=== Consigne ===
Recopiez intégralement le texte ci-dessous sur le Grand Paris, sans en modifier un seul mot.

=== Texte source ===
════════════════════

Conférence métropolitaine, SDRIF, Départements, Région Île-de-France, Communes, Intercommunalités … comment s’y retrouver ? Paris-banlieues, comment agir pour notre cadre de vie ?

Après l’initiative de Bertrand Delanoë, qui, en juillet 2006, a créé la Conférence Métropolitaine -une instance informelle de concertation regroupant des élus parisiens et de banlieue-, Nicolas Sarkozy, sitôt élu, a souhaité, lors d’un discours prononcé lors de pour l’inauguration de la Cité de l’architecture et du patrimoine au palais de Chaillot, « un nouveau projet d’aménagement global du Grand Paris ».

L’enjeu est de taille, il s’agit, à l’échelle d’un bassin de vie de plus de 6 millions d’habitants, représentant la zone dense de la Région Île-de-France, de favoriser l’équité sociale et territoriale (enseignement, emplois, culture et loisirs), d’anticiper le changement climatique, de contribuer à la protection de l’environnement (transports, logements) et de développer le rayonnement international de la métropole parisienne (concurrence de Londres, Berlin ou Milan).

════════════════════

(Données de raisonnement quantitatif sur graphiques)
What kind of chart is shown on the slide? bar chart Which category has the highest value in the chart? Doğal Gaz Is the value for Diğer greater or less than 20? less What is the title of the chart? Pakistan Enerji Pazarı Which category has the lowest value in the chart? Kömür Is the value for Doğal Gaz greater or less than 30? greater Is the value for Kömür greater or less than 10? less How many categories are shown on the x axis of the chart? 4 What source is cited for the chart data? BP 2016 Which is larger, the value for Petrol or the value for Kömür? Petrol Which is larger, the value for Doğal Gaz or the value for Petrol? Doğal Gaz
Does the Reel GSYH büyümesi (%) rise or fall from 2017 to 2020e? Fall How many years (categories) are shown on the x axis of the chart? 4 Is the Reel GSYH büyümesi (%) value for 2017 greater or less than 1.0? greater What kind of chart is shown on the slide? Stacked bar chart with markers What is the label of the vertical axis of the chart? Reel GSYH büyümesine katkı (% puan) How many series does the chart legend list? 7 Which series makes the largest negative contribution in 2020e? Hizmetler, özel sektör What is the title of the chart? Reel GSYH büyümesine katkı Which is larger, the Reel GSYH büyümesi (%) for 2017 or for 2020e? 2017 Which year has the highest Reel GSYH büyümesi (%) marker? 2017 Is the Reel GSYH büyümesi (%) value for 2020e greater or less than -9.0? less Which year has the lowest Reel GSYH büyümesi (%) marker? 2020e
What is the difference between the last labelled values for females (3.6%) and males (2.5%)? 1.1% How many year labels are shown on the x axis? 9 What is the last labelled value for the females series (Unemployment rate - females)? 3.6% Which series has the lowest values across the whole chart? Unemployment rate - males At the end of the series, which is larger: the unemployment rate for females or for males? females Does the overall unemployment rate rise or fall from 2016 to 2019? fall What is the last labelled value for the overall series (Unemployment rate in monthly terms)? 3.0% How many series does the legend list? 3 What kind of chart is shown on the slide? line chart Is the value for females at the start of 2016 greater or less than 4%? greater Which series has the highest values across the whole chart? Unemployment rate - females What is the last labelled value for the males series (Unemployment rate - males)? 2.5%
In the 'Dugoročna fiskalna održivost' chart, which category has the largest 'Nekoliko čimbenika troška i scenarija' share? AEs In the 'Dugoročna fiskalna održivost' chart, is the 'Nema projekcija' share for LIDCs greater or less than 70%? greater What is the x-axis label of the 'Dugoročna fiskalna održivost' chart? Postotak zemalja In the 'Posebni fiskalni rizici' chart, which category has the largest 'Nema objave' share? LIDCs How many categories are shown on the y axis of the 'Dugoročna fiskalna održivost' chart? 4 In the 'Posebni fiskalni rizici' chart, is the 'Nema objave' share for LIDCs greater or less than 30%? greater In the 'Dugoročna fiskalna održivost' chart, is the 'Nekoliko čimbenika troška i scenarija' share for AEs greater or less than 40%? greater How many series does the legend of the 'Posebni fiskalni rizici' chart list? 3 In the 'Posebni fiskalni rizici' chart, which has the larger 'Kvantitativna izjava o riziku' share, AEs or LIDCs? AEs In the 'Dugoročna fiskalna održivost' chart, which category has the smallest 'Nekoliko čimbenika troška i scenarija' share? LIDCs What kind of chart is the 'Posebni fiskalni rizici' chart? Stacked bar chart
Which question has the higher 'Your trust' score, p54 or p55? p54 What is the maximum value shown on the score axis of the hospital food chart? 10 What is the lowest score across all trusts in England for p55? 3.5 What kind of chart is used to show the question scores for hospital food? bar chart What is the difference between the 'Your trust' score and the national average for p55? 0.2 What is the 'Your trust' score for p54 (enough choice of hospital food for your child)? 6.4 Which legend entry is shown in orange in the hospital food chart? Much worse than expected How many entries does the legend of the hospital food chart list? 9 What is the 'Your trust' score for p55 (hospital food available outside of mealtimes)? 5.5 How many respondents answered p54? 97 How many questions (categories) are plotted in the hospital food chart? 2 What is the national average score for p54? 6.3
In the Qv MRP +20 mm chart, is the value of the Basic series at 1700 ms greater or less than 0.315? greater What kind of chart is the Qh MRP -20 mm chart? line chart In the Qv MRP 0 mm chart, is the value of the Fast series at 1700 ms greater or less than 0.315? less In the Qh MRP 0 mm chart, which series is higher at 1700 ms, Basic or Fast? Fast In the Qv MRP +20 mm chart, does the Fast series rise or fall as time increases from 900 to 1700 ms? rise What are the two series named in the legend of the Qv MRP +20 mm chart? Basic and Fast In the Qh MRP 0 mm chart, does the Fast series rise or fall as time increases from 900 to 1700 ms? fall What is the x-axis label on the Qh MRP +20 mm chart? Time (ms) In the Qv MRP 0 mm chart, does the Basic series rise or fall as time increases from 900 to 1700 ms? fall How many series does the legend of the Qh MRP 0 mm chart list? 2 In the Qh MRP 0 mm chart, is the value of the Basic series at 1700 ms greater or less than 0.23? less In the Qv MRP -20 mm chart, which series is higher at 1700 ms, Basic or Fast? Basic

════════════════════

=== Réponse ===
Conférence métropolitaine, SDRIF, Départements, Région Île-de-France, Communes, Intercommunalités … comment s’y retrouver ? Paris-banlieues, comment agir pour notre cadre de vie ?

Après l’initiative de Bertrand Delanoë, qui, en juillet 2006, a créé la Conférence Métropolitaine -une instance informelle de concertation regroupant des élus parisiens et de banlieue-, Nicolas Sarkozy, sitôt élu, a souhaité, lors d’un discours prononcé lors de pour l’inauguration de la Cité de l’architecture et du patrimoine au palais de Chaillot, « un nouveau projet d’aménagement global du Grand Paris ».

L’enjeu est de taille, il s’agit, à l’échelle d’un bassin de vie de plus de 6 millions d’habitants, représentant la zone dense de la Région Île-de-France, de favoriser l’équité sociale et territoriale (enseignement, emplois, culture et loisirs), d’anticiper le changement climatique, de contribuer à la protection de l’environnement (transports, logements) et de développer le rayonnement international de la métropole parisienne (concurrence de Londres, Berlin ou Milan).